- [Task to carry out]: Transcribe each of the records below exactly, excluding all pictures.

- [Given entries]:
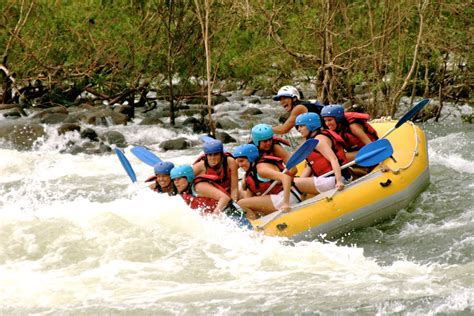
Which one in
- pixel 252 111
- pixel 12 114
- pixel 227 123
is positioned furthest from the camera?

- [Response below]:
Which one in
- pixel 252 111
- pixel 12 114
- pixel 227 123
is positioned furthest from the camera?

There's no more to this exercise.